We’ve been absorbing Cision’s 11th annual ‘State of the Media’ Report, where they’ve surveyed 3,253 journalists on the current media landscape. You can download it here but, to save you the bedtime reading, I’ve included my own take and provided some tips on how best to engage with the media during Covid-19 and beyond.
Looking at pitches from a PR perspective, picking up the phone and calling a journalist comes as second nature – the same applies to a journalist calling a company or reader for details on a story – but as the current situation stands, journalists are more than likely too stretched to converse over the phone. This is where emails now become a PRs best friend.
Keeping your pitch short and to the point is the biggest tool for a PR; ensure that you’re bringing something new to the table and grabbing the recipient’s attention from the get-go. The success of your pitch heavily relies on an engaging subject line and an email that is quick and easy to read. And as nice as it is to want to exchange pleasantries, that’s not what you’re aiming for, nor, in the most polite way of putting this, is it probably what the journalist is looking for.
I must reiterate just how important it is to keep your email short and sweet. Think of it as a brief round-up, using the main fact as your hook. Within the first couple of sentences, the recipient should know exactly what you’re trying to gain coverage for, and then have the option to delve further into the story by opening the attached press release. A journalist will publish a minimum of probably 10 stories a week, so give them a reason to make yours one of those 10.
Equally, think carefully about your pitch: are you sending it to the right journalists? Does it fit their demographic? Is the story regional or national? Does it focus the publication’s coverage area? Sending pitch emails to every Tom, Dick and Harry won’t help you in any shape or form. Do your research and you’re more likely to get the coverage you’re looking for.
Back when I was a journalist, I cannot tell you how many times I received emails on subjects that I’ve never covered because they don’t meet my demographic. This only leads to a clogged inbox, resulting in journalists spending crucial time working their way through a mountain of emails to pick out a handful of potential stories that have caught their eye for the right reasons.

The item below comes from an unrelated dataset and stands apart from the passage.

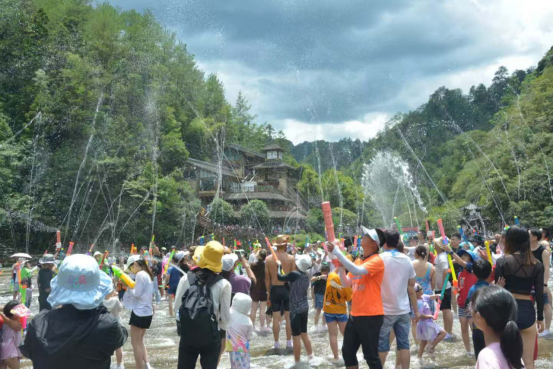 1759981194856598.png image.png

It’s also fair to say that there’s never been a better time to pitch a story that does one, or even two, of the following things: 1. Has a positive focus and 2. Has a positive focus that doesn’t relate to the pandemic. While the responsibility of covering COVID-19 remains heavily in the hands of the press, bringing a story to the table that spreads a bit of positivity is a huge bonus to have! Goodness knows it’s what everyone needs in a time where everything else is so uncertain.
PRs and journalists remain a team as the pandemic continues to sweep the nation, but, alongside everything else, both are having to learn to adapt to the new normal to continue to work towards life after lockdown.